The next morning was a round at Pinehurst 4, where the wedges and irons reverberated from the strides made the day before. The wind was out in force, yet we would not be deterred. Now was the time to linger in the pro shop, grab a couple beers on the porch and relax. One last dinner at the Carolina Dining Room to get me ready for the following day. A round I had been looking forward to, intensely – Pinehurst 2. Number 2 was a glorious battle that I enjoyed every second of. Much more on it in the review. We cruised through the round in the morning and after lunch on the patio at the Deuce, I realized there was more than enough time for another round. Southern Pines was wide open, so I drove over and essentially had the place to myself. With these new swing revelations, the irons really stuck out here (although the driver was demanding the wrong kind of attention). A final visit to the main clubhouse, then the onslaught of all these golf swings made their presence known. Room service it was and an early bed time. 36 holes awaited the next day, no room for the weary.

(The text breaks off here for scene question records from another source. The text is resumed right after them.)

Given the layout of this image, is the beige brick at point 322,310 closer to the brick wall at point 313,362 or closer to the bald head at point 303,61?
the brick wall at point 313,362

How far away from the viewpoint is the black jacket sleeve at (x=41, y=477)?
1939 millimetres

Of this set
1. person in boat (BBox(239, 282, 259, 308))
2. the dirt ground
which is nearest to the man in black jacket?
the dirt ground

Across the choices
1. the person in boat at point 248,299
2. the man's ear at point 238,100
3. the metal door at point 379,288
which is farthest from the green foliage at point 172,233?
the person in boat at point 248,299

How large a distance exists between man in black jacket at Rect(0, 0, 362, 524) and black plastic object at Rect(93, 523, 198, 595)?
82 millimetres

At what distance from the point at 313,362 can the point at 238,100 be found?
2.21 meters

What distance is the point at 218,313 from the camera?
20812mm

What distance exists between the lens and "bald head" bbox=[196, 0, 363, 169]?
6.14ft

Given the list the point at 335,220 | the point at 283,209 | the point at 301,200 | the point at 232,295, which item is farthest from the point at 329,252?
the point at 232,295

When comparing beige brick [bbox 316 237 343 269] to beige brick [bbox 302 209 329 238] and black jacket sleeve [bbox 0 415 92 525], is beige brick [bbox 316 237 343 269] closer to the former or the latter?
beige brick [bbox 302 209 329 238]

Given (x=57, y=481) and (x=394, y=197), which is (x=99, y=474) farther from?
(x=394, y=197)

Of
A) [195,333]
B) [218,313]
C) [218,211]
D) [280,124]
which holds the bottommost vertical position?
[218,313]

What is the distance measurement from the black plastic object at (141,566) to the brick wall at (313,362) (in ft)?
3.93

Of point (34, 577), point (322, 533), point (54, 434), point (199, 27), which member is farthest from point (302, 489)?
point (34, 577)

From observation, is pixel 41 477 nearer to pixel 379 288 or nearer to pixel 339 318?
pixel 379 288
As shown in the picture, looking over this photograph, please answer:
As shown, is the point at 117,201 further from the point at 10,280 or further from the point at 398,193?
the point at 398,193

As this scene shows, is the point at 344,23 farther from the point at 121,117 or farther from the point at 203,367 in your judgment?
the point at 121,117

Even though it was mid-November, I had lucked out dodging any kind of daylight or freeze delay issues, but that would end today. My round at Mid-Pines delayed by a few hours, I reveled in the design as the members I played with started calling me “Wood Man” for all the trees I kept hitting, but had to jet over to Pine Needles immediately afterwards, where a friend had already began our round and I met up at the Fourth. The fading daylight mirrored my fading swing and as we gave up and walked back to the parking lot in the dark, I knew I needed to return sooner rather than later and give these places the time they deserved.

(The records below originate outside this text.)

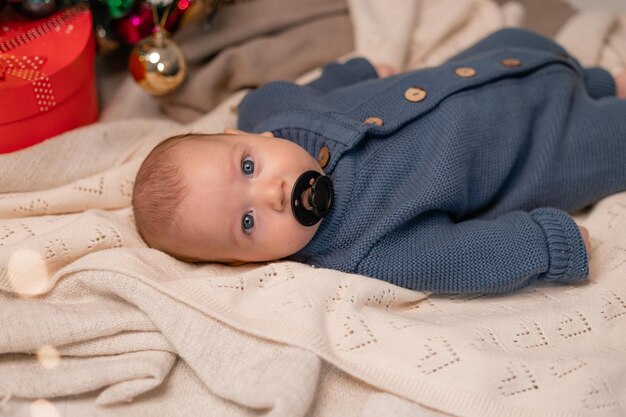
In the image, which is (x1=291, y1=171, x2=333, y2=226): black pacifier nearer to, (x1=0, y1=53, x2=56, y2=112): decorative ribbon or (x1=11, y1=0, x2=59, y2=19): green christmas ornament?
(x1=0, y1=53, x2=56, y2=112): decorative ribbon

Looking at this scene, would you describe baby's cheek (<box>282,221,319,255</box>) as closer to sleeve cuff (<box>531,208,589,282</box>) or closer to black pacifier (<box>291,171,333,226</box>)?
black pacifier (<box>291,171,333,226</box>)

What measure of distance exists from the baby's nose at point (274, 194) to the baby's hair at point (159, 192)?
137mm

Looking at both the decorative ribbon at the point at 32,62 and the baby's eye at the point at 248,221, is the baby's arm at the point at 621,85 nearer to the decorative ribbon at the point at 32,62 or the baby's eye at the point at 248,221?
the baby's eye at the point at 248,221

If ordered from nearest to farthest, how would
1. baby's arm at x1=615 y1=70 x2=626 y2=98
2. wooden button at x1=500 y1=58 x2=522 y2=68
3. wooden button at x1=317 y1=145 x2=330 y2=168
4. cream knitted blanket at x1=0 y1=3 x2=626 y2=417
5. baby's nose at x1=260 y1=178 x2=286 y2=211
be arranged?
cream knitted blanket at x1=0 y1=3 x2=626 y2=417 < baby's nose at x1=260 y1=178 x2=286 y2=211 < wooden button at x1=317 y1=145 x2=330 y2=168 < wooden button at x1=500 y1=58 x2=522 y2=68 < baby's arm at x1=615 y1=70 x2=626 y2=98

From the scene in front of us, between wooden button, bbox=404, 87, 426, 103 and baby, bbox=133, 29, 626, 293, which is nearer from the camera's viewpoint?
baby, bbox=133, 29, 626, 293

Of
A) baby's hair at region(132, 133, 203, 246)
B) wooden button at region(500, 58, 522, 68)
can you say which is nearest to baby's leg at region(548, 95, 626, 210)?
wooden button at region(500, 58, 522, 68)

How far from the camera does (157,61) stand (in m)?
1.49

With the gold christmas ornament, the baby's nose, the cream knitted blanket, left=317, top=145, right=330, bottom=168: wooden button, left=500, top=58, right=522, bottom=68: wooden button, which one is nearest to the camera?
the cream knitted blanket

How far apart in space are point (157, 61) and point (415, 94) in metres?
0.58

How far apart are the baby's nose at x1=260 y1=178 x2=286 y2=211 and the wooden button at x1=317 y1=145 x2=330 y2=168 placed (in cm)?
14

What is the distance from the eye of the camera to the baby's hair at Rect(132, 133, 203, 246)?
3.78ft

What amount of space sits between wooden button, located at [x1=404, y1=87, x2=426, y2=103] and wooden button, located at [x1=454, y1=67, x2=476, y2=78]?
0.09 meters

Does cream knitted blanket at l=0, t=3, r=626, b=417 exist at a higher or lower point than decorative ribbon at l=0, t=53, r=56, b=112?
lower

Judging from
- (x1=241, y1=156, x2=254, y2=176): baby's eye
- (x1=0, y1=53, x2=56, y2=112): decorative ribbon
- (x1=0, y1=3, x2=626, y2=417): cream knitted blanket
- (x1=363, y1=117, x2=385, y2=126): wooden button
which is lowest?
(x1=0, y1=3, x2=626, y2=417): cream knitted blanket
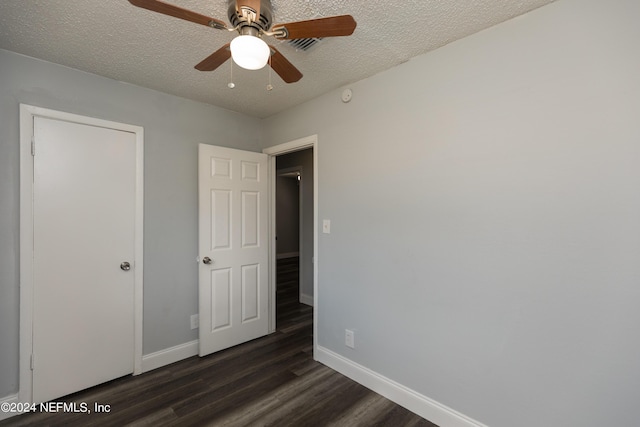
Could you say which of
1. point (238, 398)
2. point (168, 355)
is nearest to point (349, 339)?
point (238, 398)

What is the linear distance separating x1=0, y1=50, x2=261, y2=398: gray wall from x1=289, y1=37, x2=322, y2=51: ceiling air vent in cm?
144

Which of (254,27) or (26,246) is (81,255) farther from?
(254,27)

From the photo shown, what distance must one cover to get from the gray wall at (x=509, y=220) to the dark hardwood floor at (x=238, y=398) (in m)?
0.32

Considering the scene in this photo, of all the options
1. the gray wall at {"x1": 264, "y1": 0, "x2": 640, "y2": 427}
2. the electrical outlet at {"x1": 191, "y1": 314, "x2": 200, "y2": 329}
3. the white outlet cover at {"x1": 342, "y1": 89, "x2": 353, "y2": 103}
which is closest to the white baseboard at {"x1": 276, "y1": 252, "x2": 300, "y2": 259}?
the electrical outlet at {"x1": 191, "y1": 314, "x2": 200, "y2": 329}

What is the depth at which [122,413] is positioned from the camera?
1.92 m

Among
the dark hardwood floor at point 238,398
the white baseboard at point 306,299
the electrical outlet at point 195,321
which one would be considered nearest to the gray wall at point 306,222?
the white baseboard at point 306,299

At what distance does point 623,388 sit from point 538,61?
5.48 ft

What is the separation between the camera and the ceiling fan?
1.14 meters

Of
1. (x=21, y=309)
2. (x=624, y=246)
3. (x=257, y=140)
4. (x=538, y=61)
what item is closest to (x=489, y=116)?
(x=538, y=61)

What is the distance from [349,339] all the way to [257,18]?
2.35 m

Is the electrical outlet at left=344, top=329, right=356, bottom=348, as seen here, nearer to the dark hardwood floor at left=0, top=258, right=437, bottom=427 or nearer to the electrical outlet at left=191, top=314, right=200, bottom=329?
the dark hardwood floor at left=0, top=258, right=437, bottom=427

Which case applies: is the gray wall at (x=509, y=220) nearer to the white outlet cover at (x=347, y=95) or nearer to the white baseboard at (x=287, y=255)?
the white outlet cover at (x=347, y=95)

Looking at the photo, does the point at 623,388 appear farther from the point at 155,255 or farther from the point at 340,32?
the point at 155,255

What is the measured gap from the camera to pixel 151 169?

The barrage of rounds behind me, this game makes us do crazy things and I wasn’t ready to call it a trip. I’d play Stonehouse on the drive back up. I’d go off in the morning and be home by the afternoon. Of course, this meant waking up at 3:30 a.m., but no matter. With the rest of Pinehurst still in its slumber, I hurtled northwards for one final round. My resolve was strong that day. To cap off the trip that hit so many fitting notes, but in many ways, to signify closure to a season of search and strife. The journey wasn’t ending and never will, but I knew a chapter was at a close and a new one was beginning. I closed with the best round of the season, drove home, put my clubs away and went to bed that night, fulfilled.

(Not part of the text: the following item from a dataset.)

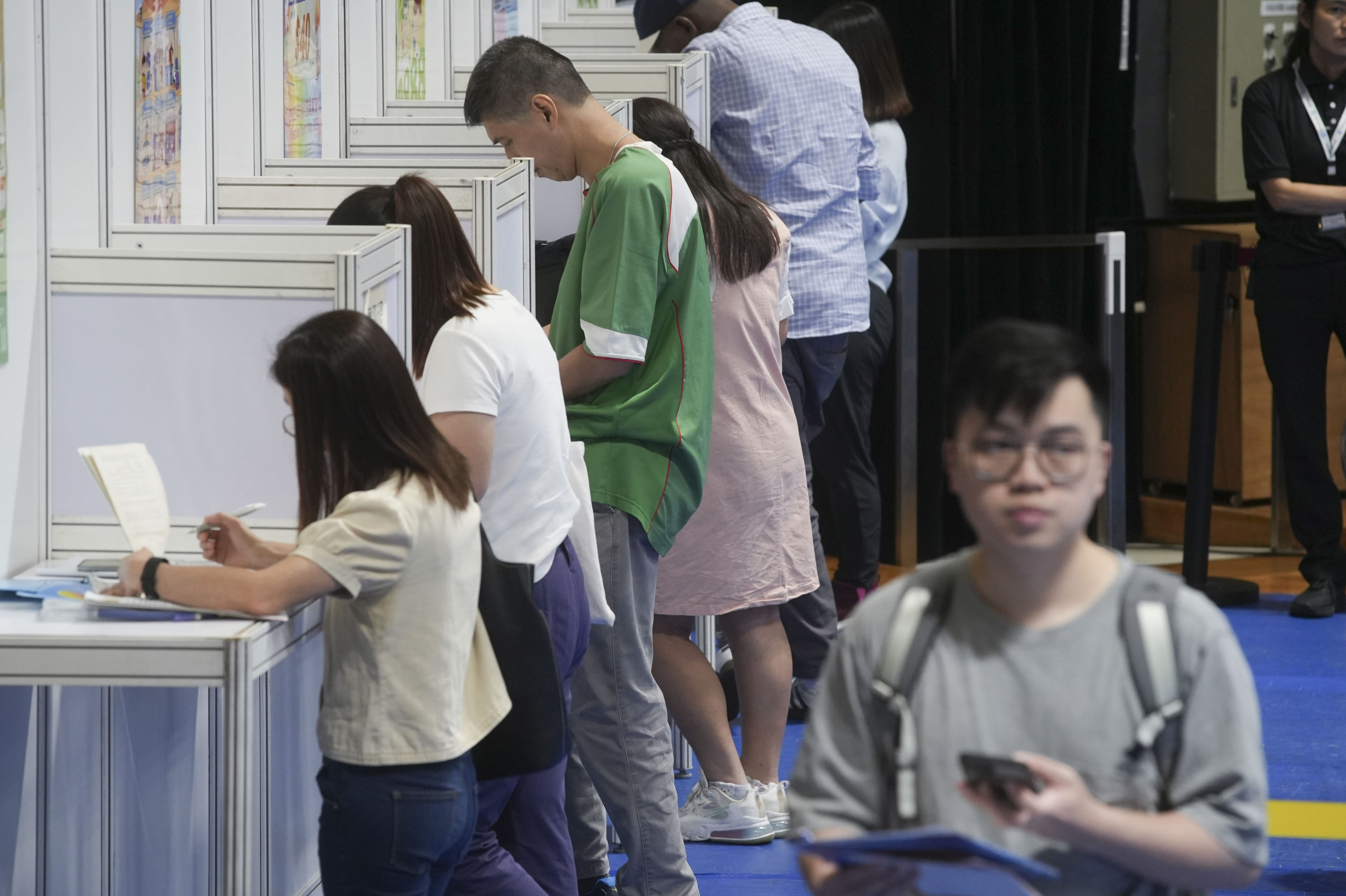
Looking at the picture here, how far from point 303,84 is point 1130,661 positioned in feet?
8.82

So I played the following, in this order:

  • Royal New Kent
  • Tobacco Road
  • Dormie Club
  • Pinehurst 3
  • The Cradle
  • Pinehurst 4
  • Pinehurst 2
  • Southern Pines
  • Mid Pines
  • Pine Needles
  • Stonehouse

Reviews will be coming out in the order played, starting with Dormie Club, all of them falling under the Pinehurst menu. After the Pine Needles review, Mike Strantz will be profiled and then Royal New Kent, Tobacco Road and Stonehouse will be reviewed.

Like St. Andrews, Pinehurst exists interchangeably with the surrounding community. Unlike places like Bandon and Streamsong that are their own little fiefdoms because they have to be, Pinehurst seeps in to the village and surrounds. I was also pleased that there was a lack of what I’ll call, “commercialization.” There were no big chain stores any where I could see, no fast food joints or strip malls. The charm is evident and it simply adds to the ease of the place. If it wasn’t COVID time when I was down there, I envisioned grabbing a drink or two at one place before moving on to another for dinner, before some where else for a night cap and then enjoying the leisurely stroll among the pines back to the Carolina. Some day. Yet the ability to do so and interact with the local setting so close to the resort and courses is rare in the U.S. So too are the volume and variety of quality courses in one area.

Like St. Andrews and maybe most significant, Pinehurst is an area where golf is part of the culture. It’s an area that appreciates its tenets, and honors them. It’s an area that elevates the joys of the game, and celebrates them. While many other resorts or destinations are terrific places to visit, Pinehurst felt like a terrific place to belong. And this seemed possible without having to live there.